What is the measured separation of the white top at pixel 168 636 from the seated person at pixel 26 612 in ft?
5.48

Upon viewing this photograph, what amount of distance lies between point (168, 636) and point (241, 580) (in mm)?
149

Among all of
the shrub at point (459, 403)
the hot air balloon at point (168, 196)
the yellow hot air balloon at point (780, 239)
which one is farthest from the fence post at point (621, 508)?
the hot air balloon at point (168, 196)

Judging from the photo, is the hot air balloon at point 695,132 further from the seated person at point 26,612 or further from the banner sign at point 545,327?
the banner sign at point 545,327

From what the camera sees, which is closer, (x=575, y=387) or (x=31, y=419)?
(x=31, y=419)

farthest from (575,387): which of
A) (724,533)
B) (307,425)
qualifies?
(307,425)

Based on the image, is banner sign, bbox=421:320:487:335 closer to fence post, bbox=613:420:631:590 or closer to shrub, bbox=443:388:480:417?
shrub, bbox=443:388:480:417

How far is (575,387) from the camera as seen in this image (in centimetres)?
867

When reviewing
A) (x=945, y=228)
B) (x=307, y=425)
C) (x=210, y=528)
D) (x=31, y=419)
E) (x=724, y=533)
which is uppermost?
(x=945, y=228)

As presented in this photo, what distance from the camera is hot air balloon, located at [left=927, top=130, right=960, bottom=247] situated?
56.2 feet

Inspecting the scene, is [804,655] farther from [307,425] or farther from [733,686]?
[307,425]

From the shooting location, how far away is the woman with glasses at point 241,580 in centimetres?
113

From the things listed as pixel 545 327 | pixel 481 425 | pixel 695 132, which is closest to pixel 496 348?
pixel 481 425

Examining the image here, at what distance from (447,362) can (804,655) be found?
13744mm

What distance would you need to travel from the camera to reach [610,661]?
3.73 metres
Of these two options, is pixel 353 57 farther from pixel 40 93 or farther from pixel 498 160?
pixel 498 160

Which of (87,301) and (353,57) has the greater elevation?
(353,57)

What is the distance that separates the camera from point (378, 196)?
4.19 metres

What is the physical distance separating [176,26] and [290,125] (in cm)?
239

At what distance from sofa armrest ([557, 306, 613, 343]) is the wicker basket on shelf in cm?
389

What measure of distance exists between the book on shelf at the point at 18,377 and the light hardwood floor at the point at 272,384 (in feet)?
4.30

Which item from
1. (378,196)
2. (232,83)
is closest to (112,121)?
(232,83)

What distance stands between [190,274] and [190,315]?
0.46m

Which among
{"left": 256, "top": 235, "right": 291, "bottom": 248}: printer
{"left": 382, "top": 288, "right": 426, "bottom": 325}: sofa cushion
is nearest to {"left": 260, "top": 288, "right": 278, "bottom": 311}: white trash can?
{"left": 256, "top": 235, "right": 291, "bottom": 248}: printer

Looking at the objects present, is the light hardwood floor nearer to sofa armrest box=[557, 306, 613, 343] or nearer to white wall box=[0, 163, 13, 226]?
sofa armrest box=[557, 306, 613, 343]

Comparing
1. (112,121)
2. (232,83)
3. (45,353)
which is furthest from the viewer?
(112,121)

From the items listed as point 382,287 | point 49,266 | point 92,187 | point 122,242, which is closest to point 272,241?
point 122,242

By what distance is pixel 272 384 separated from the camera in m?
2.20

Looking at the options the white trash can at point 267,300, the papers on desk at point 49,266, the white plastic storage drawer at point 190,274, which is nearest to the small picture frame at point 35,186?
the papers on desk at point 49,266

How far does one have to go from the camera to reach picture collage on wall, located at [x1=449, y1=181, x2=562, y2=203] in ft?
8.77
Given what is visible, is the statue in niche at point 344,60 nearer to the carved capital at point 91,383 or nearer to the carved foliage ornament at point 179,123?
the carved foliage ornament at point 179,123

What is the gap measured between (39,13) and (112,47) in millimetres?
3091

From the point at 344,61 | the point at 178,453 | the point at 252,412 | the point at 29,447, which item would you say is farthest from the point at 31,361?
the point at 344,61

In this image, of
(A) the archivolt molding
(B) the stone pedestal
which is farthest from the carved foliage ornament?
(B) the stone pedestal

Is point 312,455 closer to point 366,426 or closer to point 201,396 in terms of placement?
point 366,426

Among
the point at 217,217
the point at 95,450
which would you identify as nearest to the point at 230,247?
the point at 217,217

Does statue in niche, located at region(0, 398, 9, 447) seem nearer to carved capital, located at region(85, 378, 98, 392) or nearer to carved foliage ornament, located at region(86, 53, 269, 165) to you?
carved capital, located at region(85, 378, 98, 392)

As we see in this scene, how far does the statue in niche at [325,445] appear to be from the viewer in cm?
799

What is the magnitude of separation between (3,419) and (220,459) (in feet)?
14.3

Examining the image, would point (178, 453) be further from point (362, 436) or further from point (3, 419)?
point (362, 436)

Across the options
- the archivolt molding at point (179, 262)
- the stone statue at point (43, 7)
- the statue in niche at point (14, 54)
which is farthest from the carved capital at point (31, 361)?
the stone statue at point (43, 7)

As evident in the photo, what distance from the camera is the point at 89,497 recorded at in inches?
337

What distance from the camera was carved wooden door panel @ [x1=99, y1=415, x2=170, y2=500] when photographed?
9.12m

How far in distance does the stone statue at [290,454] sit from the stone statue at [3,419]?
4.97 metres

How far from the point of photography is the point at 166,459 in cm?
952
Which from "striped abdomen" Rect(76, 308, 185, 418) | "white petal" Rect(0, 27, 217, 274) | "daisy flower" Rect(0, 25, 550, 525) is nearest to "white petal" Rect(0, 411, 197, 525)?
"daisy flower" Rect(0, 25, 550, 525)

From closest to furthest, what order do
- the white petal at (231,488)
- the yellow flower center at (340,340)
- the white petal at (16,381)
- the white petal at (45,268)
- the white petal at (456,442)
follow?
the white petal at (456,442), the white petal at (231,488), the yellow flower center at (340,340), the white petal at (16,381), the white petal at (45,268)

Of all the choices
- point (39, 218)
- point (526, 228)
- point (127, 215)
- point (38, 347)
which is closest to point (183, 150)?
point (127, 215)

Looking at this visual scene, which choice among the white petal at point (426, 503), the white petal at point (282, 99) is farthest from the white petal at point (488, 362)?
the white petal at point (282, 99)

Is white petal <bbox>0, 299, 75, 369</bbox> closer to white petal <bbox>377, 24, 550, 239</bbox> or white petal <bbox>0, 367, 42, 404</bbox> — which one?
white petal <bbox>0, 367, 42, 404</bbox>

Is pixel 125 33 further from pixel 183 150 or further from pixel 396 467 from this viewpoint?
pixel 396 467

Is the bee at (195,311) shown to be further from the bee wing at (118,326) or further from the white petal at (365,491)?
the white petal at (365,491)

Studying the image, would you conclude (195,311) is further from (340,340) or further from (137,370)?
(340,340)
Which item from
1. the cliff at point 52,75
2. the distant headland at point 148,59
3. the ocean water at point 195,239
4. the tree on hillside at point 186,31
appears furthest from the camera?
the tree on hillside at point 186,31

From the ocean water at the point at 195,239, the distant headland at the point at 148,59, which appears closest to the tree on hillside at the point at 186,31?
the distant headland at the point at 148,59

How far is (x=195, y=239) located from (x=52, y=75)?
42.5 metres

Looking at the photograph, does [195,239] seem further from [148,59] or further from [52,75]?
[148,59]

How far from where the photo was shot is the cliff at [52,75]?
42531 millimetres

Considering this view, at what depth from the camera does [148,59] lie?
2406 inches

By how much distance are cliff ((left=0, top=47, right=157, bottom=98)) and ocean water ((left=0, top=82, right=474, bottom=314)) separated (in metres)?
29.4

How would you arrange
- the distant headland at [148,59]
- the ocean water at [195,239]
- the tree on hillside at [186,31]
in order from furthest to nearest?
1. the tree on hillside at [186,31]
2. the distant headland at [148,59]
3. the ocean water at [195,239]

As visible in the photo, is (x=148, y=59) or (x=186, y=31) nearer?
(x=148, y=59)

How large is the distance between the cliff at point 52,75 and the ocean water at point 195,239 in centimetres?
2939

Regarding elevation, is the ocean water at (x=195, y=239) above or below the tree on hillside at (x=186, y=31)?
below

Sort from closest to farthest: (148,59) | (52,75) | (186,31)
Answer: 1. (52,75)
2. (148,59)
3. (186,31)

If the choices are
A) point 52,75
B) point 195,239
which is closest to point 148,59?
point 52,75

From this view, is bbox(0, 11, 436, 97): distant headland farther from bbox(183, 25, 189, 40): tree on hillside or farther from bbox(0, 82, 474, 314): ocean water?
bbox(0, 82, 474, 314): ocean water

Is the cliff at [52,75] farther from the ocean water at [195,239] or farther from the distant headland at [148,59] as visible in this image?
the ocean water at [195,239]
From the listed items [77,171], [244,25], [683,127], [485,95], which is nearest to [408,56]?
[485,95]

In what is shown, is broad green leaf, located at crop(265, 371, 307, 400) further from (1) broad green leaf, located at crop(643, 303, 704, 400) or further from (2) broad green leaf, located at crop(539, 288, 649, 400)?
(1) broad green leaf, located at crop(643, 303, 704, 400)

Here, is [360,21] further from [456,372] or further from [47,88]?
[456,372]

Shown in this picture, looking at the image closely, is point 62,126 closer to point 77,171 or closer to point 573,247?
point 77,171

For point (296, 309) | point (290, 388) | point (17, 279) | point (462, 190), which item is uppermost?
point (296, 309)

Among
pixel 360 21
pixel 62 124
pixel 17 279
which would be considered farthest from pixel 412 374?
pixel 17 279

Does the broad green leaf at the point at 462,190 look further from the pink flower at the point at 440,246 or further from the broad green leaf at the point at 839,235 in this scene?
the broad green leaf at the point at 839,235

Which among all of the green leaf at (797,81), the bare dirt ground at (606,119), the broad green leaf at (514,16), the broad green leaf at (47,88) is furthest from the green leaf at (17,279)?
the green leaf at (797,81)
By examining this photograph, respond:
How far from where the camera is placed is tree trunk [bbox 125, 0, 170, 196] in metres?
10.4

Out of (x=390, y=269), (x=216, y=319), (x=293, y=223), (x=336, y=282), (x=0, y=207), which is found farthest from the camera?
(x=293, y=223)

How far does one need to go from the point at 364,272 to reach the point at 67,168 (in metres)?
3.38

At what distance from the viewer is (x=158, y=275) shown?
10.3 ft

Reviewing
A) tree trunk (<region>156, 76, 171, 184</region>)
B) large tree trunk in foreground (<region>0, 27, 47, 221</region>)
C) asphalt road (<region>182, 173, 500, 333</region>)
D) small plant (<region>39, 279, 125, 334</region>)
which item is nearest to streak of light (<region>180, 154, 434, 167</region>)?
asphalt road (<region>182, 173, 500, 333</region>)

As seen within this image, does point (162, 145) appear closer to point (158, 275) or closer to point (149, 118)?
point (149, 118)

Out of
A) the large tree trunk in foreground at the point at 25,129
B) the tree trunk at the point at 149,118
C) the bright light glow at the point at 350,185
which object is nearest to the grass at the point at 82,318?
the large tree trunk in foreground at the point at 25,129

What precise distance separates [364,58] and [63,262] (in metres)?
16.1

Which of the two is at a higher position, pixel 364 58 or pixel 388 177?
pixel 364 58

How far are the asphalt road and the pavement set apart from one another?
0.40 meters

--------------------------------------------------

REQUIRED TASK: Pull out every line of the records above that contains the string "seen", matching case exactly.

WORKED SOLUTION:
How far is (575,387) from the camera as seen in this image (in centimetres)?
As seen within this image, does point (162, 145) appear closer to point (158, 275) or closer to point (149, 118)?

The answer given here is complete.